Dandelion root coffee
If you’re digging over your plot this month, don’t waste your weeds – turn dandelions into a homemade coffee with this easy recipe.
The humble dandelion is an extraordinary flower, and is in its prime during spring. Although this vibrant flower is popular amongst insects, did you know it can also be used as a salad plant or to make coffee?
The most versatile part of the dandelion is surely the root. It is used in beers and cordials, often alongside that of burdock, while if dry-roasted and ground it offers a surprisingly tasty alternative to coffee. This drink may be caffeine-free but might still wake you up at night as the dandelion often has a diuretic effect.
Here’s how to make easy homemade dandelion coffee.
You Will Need
- 20+ dandelion roots
- A sharp knife
- Pestle and mortar
- Cafetiere or coffee filter paper
Gather your roots; you will need to dig deep to extract the whole root. Make sure you don’t include dock roots.
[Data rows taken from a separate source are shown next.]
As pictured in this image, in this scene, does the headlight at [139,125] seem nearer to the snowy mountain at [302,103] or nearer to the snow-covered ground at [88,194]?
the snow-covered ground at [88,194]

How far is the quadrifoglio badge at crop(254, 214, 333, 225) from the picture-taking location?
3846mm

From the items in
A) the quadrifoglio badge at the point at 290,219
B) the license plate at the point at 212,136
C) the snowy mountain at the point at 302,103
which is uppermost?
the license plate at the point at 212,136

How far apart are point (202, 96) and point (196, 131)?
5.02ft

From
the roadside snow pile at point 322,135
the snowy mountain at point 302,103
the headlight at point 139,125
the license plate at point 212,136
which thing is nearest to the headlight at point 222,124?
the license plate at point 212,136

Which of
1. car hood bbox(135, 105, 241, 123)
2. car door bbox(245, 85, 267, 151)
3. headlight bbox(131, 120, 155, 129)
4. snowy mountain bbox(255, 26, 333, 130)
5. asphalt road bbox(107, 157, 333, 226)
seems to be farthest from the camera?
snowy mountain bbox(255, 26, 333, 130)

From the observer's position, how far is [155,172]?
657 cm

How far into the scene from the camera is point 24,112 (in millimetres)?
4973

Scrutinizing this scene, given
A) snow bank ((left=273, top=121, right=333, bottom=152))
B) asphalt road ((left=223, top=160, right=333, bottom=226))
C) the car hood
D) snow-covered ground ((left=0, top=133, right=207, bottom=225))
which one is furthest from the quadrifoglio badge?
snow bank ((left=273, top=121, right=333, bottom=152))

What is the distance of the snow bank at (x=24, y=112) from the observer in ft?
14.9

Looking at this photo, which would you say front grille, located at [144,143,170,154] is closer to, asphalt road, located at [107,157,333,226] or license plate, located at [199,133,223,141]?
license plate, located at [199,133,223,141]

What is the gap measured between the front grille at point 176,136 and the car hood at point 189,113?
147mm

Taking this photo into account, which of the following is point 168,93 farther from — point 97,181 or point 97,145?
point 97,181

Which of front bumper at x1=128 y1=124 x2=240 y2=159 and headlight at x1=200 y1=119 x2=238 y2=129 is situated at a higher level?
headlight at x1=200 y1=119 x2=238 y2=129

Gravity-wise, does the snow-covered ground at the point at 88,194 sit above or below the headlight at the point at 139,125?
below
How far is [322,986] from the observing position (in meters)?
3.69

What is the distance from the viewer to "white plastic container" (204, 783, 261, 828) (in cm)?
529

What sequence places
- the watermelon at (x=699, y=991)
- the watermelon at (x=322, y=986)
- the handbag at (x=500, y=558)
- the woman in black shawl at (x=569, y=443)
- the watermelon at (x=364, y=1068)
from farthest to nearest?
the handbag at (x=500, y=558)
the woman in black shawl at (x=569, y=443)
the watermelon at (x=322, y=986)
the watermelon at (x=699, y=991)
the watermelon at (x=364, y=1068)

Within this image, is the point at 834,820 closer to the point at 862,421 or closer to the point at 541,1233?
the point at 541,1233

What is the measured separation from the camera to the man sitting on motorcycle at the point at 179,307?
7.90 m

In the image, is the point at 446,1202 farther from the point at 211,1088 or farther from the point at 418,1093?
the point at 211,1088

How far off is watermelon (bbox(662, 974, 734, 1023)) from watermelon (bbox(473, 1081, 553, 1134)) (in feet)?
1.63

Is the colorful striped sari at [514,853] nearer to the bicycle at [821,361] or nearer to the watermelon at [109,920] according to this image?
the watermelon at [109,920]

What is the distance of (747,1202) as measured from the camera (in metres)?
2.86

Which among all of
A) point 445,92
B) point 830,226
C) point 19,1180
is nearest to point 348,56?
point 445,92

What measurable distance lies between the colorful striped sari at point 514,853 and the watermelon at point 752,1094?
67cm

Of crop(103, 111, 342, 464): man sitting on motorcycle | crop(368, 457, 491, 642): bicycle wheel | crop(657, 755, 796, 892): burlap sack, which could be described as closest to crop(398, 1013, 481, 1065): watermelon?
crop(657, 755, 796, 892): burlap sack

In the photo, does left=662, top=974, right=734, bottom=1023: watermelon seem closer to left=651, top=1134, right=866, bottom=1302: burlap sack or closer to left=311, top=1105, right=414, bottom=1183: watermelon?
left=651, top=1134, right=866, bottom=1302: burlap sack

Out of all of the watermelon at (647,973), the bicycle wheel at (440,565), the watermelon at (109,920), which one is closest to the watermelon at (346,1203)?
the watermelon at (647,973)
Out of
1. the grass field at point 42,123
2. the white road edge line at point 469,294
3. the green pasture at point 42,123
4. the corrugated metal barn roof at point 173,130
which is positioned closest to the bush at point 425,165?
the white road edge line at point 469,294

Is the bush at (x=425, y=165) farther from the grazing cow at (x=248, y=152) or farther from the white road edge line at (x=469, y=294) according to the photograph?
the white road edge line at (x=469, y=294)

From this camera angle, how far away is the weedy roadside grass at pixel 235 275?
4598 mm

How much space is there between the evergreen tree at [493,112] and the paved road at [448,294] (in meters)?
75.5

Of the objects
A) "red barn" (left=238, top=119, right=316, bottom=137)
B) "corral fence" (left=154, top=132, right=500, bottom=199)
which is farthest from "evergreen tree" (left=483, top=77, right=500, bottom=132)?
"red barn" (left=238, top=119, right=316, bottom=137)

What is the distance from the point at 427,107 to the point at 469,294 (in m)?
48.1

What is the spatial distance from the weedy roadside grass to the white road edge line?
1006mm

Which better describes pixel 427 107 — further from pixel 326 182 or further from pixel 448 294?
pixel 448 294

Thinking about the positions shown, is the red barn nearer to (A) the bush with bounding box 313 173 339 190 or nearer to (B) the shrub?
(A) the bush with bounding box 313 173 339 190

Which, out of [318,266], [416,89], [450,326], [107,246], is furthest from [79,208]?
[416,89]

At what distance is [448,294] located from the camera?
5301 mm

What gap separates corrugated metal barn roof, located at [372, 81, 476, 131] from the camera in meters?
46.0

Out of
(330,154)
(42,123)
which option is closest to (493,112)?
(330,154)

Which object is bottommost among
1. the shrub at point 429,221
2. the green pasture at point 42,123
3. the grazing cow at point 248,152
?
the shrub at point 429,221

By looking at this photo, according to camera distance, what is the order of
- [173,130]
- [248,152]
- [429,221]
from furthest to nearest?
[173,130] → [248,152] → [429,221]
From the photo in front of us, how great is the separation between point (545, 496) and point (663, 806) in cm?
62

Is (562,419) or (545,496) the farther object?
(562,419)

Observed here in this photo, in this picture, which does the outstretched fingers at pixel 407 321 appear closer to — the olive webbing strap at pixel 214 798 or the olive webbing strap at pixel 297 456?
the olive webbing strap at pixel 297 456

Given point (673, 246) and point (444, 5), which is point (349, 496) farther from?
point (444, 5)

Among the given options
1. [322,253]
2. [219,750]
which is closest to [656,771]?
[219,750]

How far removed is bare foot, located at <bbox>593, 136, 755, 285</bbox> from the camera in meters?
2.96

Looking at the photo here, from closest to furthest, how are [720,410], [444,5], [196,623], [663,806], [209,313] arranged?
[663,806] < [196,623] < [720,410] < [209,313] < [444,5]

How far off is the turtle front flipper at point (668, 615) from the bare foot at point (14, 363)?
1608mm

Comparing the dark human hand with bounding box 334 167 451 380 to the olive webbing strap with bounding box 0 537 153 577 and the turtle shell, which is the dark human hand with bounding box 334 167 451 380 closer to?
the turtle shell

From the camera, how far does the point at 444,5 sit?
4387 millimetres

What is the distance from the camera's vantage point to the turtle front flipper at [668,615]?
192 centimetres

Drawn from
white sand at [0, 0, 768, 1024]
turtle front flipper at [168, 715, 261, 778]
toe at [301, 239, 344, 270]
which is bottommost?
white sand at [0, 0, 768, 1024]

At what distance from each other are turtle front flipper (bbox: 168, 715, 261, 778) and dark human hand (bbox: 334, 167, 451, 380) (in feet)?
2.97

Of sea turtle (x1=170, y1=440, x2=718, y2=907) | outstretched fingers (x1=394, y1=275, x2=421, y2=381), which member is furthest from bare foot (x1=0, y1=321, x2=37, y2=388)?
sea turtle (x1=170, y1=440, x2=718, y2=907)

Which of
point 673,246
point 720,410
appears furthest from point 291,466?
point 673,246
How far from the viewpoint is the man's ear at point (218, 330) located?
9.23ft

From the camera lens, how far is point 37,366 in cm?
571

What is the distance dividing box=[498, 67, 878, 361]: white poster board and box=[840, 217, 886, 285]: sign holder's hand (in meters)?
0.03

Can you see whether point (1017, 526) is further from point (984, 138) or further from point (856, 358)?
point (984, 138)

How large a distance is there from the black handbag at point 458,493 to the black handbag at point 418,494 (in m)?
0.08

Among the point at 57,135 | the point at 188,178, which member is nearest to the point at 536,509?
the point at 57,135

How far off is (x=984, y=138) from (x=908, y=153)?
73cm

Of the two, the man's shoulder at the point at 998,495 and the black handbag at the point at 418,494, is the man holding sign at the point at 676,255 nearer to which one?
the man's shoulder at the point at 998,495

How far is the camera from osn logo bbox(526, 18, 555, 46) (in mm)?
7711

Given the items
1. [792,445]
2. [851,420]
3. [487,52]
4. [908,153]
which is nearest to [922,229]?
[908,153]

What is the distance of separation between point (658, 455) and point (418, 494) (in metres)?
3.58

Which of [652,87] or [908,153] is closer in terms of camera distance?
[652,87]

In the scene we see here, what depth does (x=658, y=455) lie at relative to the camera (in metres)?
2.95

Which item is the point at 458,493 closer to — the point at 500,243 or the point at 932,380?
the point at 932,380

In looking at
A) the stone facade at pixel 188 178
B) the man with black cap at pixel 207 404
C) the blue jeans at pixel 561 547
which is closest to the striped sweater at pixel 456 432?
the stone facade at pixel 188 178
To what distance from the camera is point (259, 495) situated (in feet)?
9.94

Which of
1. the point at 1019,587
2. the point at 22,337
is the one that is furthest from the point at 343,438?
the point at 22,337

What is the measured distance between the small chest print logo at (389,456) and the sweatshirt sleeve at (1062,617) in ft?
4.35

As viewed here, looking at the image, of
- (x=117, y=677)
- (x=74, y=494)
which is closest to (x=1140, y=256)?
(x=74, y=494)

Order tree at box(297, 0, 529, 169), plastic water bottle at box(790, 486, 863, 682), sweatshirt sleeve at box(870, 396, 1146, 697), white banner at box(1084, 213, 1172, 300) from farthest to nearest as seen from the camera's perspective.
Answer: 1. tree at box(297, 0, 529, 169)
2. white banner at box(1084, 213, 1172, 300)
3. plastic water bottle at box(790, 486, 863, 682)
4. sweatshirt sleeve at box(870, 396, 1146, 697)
Wash the roots clean of mud and grit and cut away the leaves. You can use any young, fresh leaves in salads.
Roast your roots for 45 minutes at 100°C (you can also cook them for 30 minutes at 200°C) until they are dark brown and dried out but not burnt. Let them cool.
Break the roots up with your fingers then grind them to powder with a pestle and mortar or coffee grinder.
Use in a cafetiere or with filter paper as you would normal coffee. Drink black or add a drop of milk to taste.